Moreover, the rapid digitisation of fashion across the continent—evidenced by the proliferation of e-commerce platforms, online marketplaces, and influencer-driven advertising—raises further legal concerns. From the formation of binding contracts in digital spaces to the regulation of influencer marketing and the protection of digital consumer rights, the evolving landscape of fashion commerce requires updated legal responses.


A serious academic engagement with fashion law can illuminate these intersections, proposing legal models that are responsive to local realities while aligned with broader international standards. In doing so, it can position African jurisdictions as both participants in and contributors to the global movement toward a more just and sustainable fashion industry.



  1. Building Legal Capacity for the Creative Future

If Africa is to realise the full potential of its fashion economy—an industry projected to contribute significantly to continental GDP in the decades ahead—it must begin by strengthening its legal infrastructure through education and research.
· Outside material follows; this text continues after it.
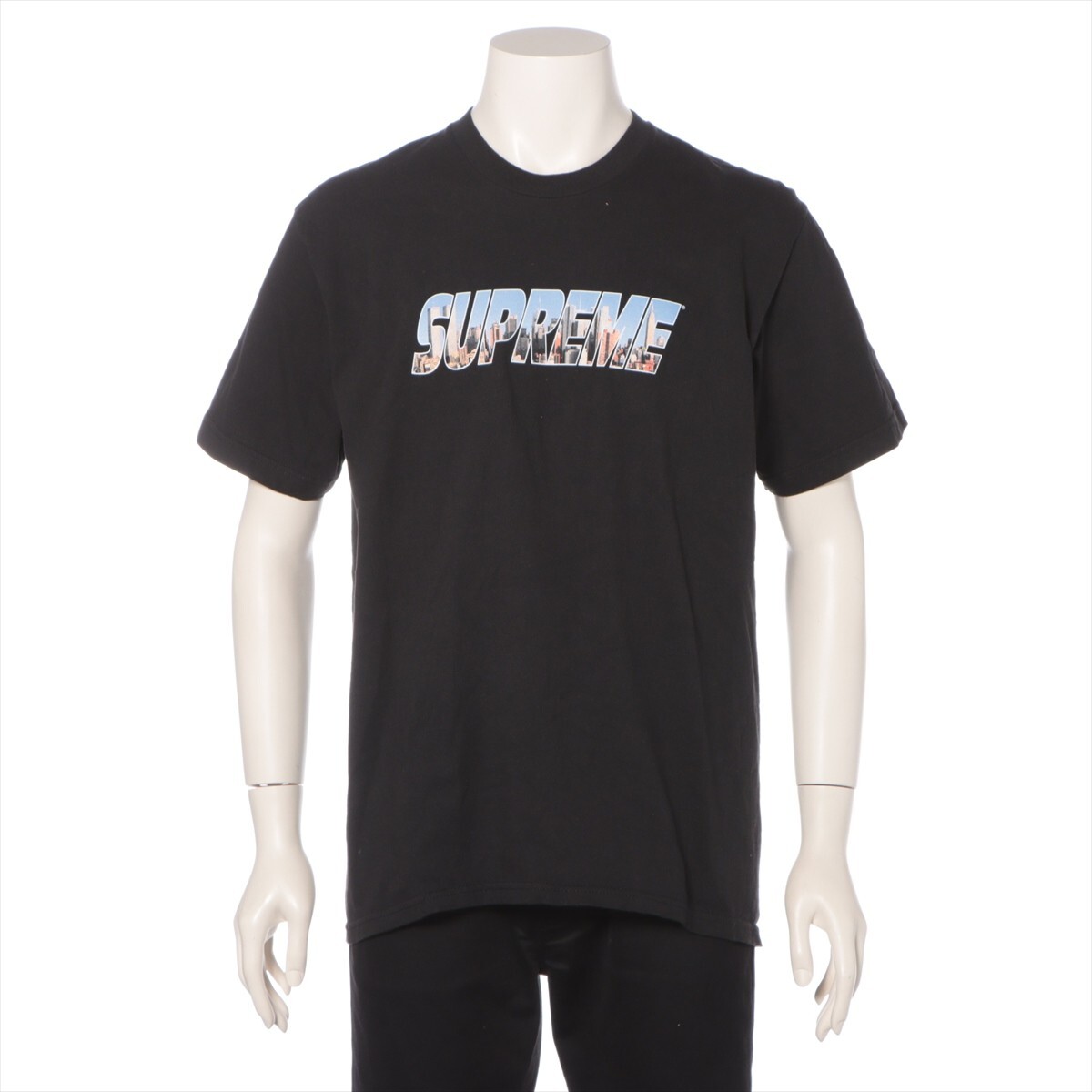 Authentic Supreme T-shirt Men Size M Black Cotton 100% Made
Legal capacity building is not peripheral to creative growth; it is central. This involves integrating fashion law into university curricula, supporting interdisciplinary research, convening academic and industry-led symposia, and cultivating a scholarly ecosystem that connects legal theory with creative practice.
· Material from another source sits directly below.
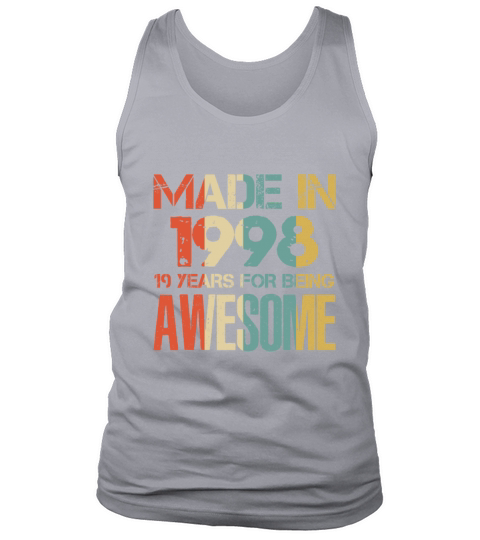 Made In 1998 20 Years Of Awesomeness t-shirt Men's Tank Top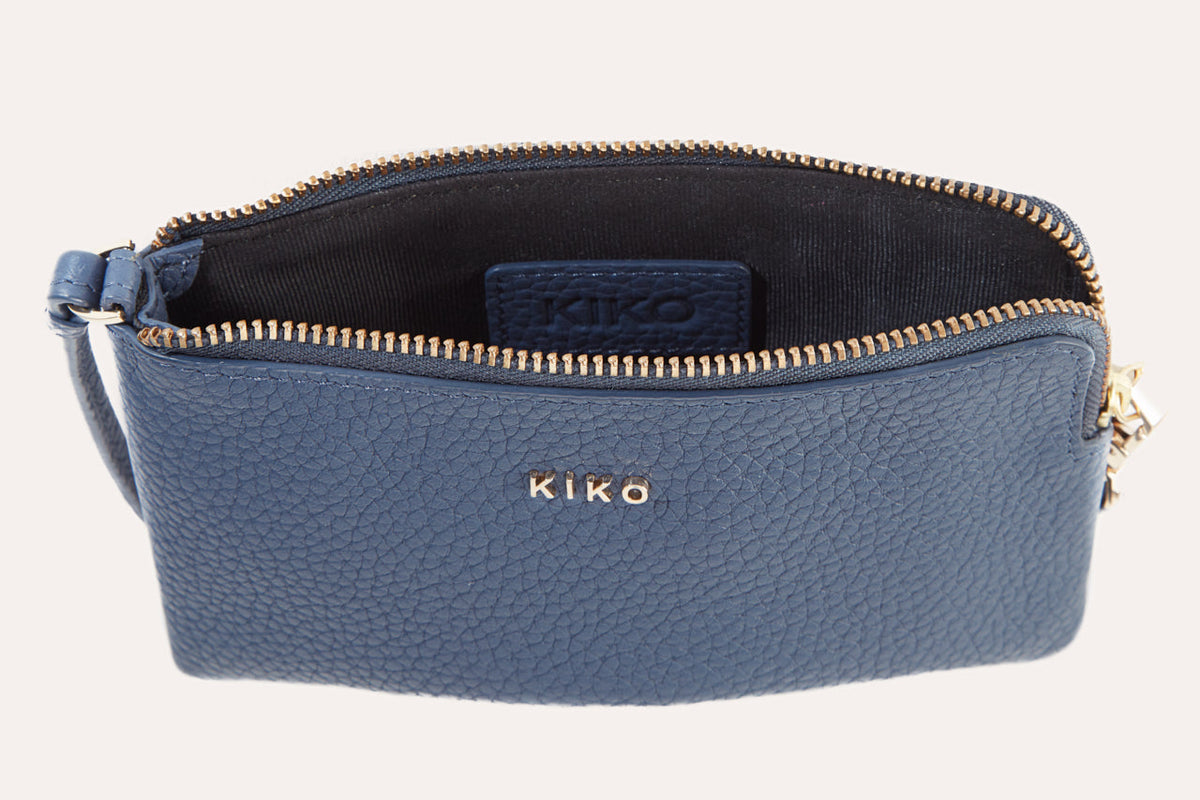 Small Pebble Leather Wristlet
The development of fashion law in Africa should not be seen as an adoption of foreign academic trends. Rather, it must be understood as an urgent and context-specific response to the legal needs of a rapidly expanding industry. Fashion law in Africa can serve as a vehicle for protecting cultural heritage, ensuring fair labour practices, promoting sustainable production, and enabling participation in global trade on equitable terms.


Establishing this field across African institutions would not only address existing legal gaps but also cultivate a generation of scholars, practitioners, and policymakers equipped to engage with the evolving dynamics of fashion and creativity. In doing so, Africa positions itself not merely as a site of production or inspiration, but as a thought leader in shaping a more just and sustainable global fashion system.
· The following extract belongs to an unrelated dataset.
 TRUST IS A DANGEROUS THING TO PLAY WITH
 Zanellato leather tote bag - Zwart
Fashion law is not an academic luxury. It is a strategic imperative for the continent’s cultural, economic, and legal development.


Africa’s fashion industry is asserting itself as a global force, shaped by innovation, cultural richness, and entrepreneurial spirit. Yet, the absence of a structured legal discourse to accompany this growth leaves the sector vulnerable to regulatory gaps, inequitable practices, and missed opportunities. Without deliberate legal inquiry, the rules that govern the industry will remain fragmented, reactive, and ill-suited to the continent’s distinctive needs.


Now is the moment for African legal scholars and institutions to take fashion law as a field worthy of rigorous academic engagement and strategic development. By doing so, we do more than legitimise a previously overlooked area of legal scholarship. We begin to craft a legal foundation that affirms the rights of creators, regulates the responsibilities of industry actors, and supports the equitable evolution of a sector poised for continental and global impact.


To study fashion law in Africa is not to follow a trend. It is to engage in the urgent and necessary work of shaping the legal contours of one of the continent’s most promising creative economies, rooted in African realities, responsive to global standards, and equipped for the future.